Tag: Irish Saints

  • 'Gem of Our Church, Fair Ita'

    F. Anger, St Itha (1901)

    January 15 is the feast of Saint Ita, ‘the Brigid of Munster’ and patroness of the Diocese of Limerick. A post on her life can be found here, but below is the text of a late nineteenth century poem in honour of the saint. It was published in the periodical founded by Father Matthew Russell S.J., The Irish Monthly.  The poem is typically Victorian in its sentimental piety, but still worth reading on the feast of this great Irish woman saint.
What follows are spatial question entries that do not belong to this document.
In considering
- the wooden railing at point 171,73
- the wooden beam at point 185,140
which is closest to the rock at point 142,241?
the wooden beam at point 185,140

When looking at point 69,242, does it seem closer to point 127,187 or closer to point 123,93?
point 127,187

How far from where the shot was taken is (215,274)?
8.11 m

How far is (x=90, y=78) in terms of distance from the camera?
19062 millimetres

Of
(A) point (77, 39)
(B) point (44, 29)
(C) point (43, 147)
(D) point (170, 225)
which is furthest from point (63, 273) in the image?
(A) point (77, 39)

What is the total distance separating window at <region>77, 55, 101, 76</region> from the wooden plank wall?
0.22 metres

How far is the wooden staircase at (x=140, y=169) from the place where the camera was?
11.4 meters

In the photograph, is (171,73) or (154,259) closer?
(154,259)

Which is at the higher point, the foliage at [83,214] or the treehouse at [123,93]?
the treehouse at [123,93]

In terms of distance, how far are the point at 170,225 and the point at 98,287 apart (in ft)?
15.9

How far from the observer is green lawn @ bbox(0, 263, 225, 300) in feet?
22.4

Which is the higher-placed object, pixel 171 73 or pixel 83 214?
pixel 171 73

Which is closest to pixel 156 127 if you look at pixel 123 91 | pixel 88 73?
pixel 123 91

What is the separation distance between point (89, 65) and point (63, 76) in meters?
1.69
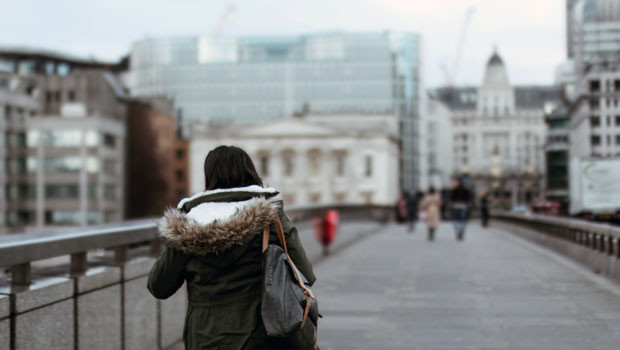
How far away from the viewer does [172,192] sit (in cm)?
12431

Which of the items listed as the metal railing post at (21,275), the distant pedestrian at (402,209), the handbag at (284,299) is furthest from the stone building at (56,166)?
the handbag at (284,299)

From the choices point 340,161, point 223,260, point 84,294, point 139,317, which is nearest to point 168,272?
point 223,260

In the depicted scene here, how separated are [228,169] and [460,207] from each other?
907 inches

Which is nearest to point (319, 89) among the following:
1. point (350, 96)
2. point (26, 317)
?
point (350, 96)

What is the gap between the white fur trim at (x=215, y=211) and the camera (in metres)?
4.19

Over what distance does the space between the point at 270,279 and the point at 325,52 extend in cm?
13002

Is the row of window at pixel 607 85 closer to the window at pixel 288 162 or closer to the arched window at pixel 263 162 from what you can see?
the window at pixel 288 162

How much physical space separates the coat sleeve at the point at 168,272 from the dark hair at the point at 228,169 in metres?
0.34

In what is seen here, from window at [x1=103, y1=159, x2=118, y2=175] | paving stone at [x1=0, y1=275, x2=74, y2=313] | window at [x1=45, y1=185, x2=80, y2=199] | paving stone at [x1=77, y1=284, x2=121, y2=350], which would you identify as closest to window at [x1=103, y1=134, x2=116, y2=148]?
window at [x1=103, y1=159, x2=118, y2=175]

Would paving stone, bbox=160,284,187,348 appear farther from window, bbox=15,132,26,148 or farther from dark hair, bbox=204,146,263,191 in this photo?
window, bbox=15,132,26,148

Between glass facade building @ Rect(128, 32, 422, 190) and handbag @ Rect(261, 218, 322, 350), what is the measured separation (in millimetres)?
124405

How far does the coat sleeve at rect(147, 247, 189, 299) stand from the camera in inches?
168

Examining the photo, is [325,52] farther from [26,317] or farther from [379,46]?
[26,317]

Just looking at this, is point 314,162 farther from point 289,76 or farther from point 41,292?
point 41,292
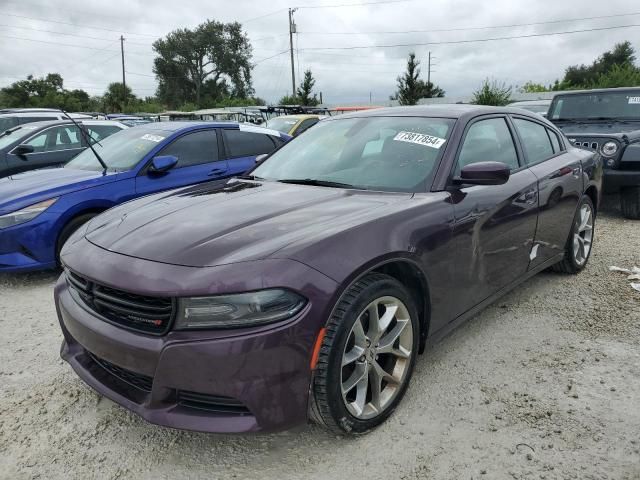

The illustration is a near-contemporary one taken from the work of the Reverend Sabine Baring-Gould, Virgin Saints and Martyrs, published in 1901.

    ST. ITA.
    Patroness of the Diocese of Limerick
    [Jan. 15]

    SING, sing ye a maiden holy,
    And pure as the driven snow,
    A saint of our sainted island
    Serving God long ago.
    Oh, she had riches and suitors
    Where royal Decies stood,
    But gave up all for a lover
    Who shed for her His Blood.

    Sing, sing ye a maiden holy,
    And pure as the driven snow,
    A saint of our sainted island
    Serving God long ago.

    “Depart”, cried a voice, “from kindred,
    And from thy father’s lands;
    Make haste to a distant region,
    Where dark-browed Loochar stands.
    Wild warriors there shall build thee
    A home by the mountain side;
    Hy-Connaill bloom as a garden,
    And bless thee far and wide. “

    Sing, sing ye a maiden holy,
    And pure as the driven snow,
    A saint of our sainted island
    Serving God long ago.

    And clansmen and maidens gathered
    Around that white-robed dove;
    And the land served God as a virgin,
    All, all of that virgin’s love.
    O, gem of our Church, fair Ita,
    Maid of our worship and love,
    Pray for our priests and people,
    Saint of the heavens above.

    Sing, sing ye a maiden holy,
    And pure as the driven snow,
    A saint of our sainted island
    Serving God long ago.


    R. O. K., St. Ita,  The Irish Monthly,  Vol. 23, No. 259 (Jan., 1895), p. 26.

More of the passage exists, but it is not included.